Feb 01, 2015 23:10
So, there are a scant few events that get people to watch broadcast TV in the numbers they used to. The last one I remember tuning into myself was the Peanuts Halloween Special, which was followed up by another Peanuts special to fill up the hour. And after events like that, and the Super Bowl, naturally they're going to showcase some original programming. Except..... all original programming is heavy post-9/11 bleak cynicism. The show that followed Peanuts was a carefully broadcast-edited scene that cold-opened a show called "Scandal," naturally about corruption in the federal government. The show that followed the Super Bowl is about secret prisons and torture and supervillains and spies and also torture.
It made me think about how that sex scene that played over the squashed credits of the Peanuts special, was explicit enough to probably raise uncomfortable questions from children, but zoomed-in and implicit enough that teenagers wouldn't be sexually aroused by it. And how post-9/11 spy stuff always, always, always feeds the "Torture Totally Works, Guys" assumption that Jack Bauer popularized so that we could get all that non-information out of those Gitmo detainees.
It's giving me serious don't-want-to-live-on-this-planet feelings.
my reaction to this stuff... is that one of the things that's been wrong with me? Am I supposed to be feeling some sense of satisfaction? I sat through the whole episode. There was more torture, a bunch of different spy agencies betraying each other, a code-named chunk of information that's worth more than human lives, and a cliffhanger that took the form of an explosion. Is this what normal entertainment is? If I made myself learn to like it, would people relate to me better?

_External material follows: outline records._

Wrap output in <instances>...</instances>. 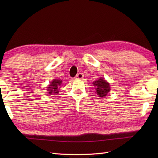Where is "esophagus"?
Returning a JSON list of instances; mask_svg holds the SVG:
<instances>
[{
	"label": "esophagus",
	"mask_w": 158,
	"mask_h": 158,
	"mask_svg": "<svg viewBox=\"0 0 158 158\" xmlns=\"http://www.w3.org/2000/svg\"><path fill=\"white\" fill-rule=\"evenodd\" d=\"M83 77H84V75H83V74L81 73H79L77 74L75 77V79H83Z\"/></svg>",
	"instance_id": "1"
}]
</instances>
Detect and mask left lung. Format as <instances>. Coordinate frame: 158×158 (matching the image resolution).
Here are the masks:
<instances>
[{"mask_svg":"<svg viewBox=\"0 0 158 158\" xmlns=\"http://www.w3.org/2000/svg\"><path fill=\"white\" fill-rule=\"evenodd\" d=\"M93 84L94 86L95 87L97 95L100 98H103V97L106 96L110 90L109 83L102 77L94 81Z\"/></svg>","mask_w":158,"mask_h":158,"instance_id":"obj_1","label":"left lung"}]
</instances>
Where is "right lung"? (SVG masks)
I'll return each mask as SVG.
<instances>
[{
	"instance_id": "obj_1",
	"label": "right lung",
	"mask_w": 158,
	"mask_h": 158,
	"mask_svg": "<svg viewBox=\"0 0 158 158\" xmlns=\"http://www.w3.org/2000/svg\"><path fill=\"white\" fill-rule=\"evenodd\" d=\"M61 79H54L49 83V86L47 88V91L49 95H57L59 93L60 87L62 84Z\"/></svg>"
}]
</instances>
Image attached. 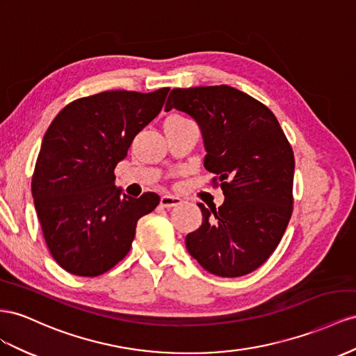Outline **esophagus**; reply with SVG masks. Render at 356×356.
<instances>
[{
	"mask_svg": "<svg viewBox=\"0 0 356 356\" xmlns=\"http://www.w3.org/2000/svg\"><path fill=\"white\" fill-rule=\"evenodd\" d=\"M181 204H182V200L179 197H177V196L165 195V196H161V199H160V205L163 208H168V209L169 208H174V207H178Z\"/></svg>",
	"mask_w": 356,
	"mask_h": 356,
	"instance_id": "1",
	"label": "esophagus"
}]
</instances>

after that is news coverage of all the crowds of people just milling around on the OUTSIDE of sports bars at Westgate. These are the people who clogged up traffic on the 101. And of course they're talking about post-9/11 security too. Naturally the Seahawks fans who missed the first quarter because of a small bag attributed it to security, and not the stadium's unassailable right to make money on food. again, is this what normal people do? Go into traffic and stand outside a bar 50 feet away from a flat-screen TV for six hours? Is this the society I'm trying to integrate myself into?
NBC thursday is the next episode of that spy thing, followed by the premiere episode of another spy thing, this one with Russians. because everything is betrayal. No wonder it's impossible to keep friends, this is what people are being trained to be like.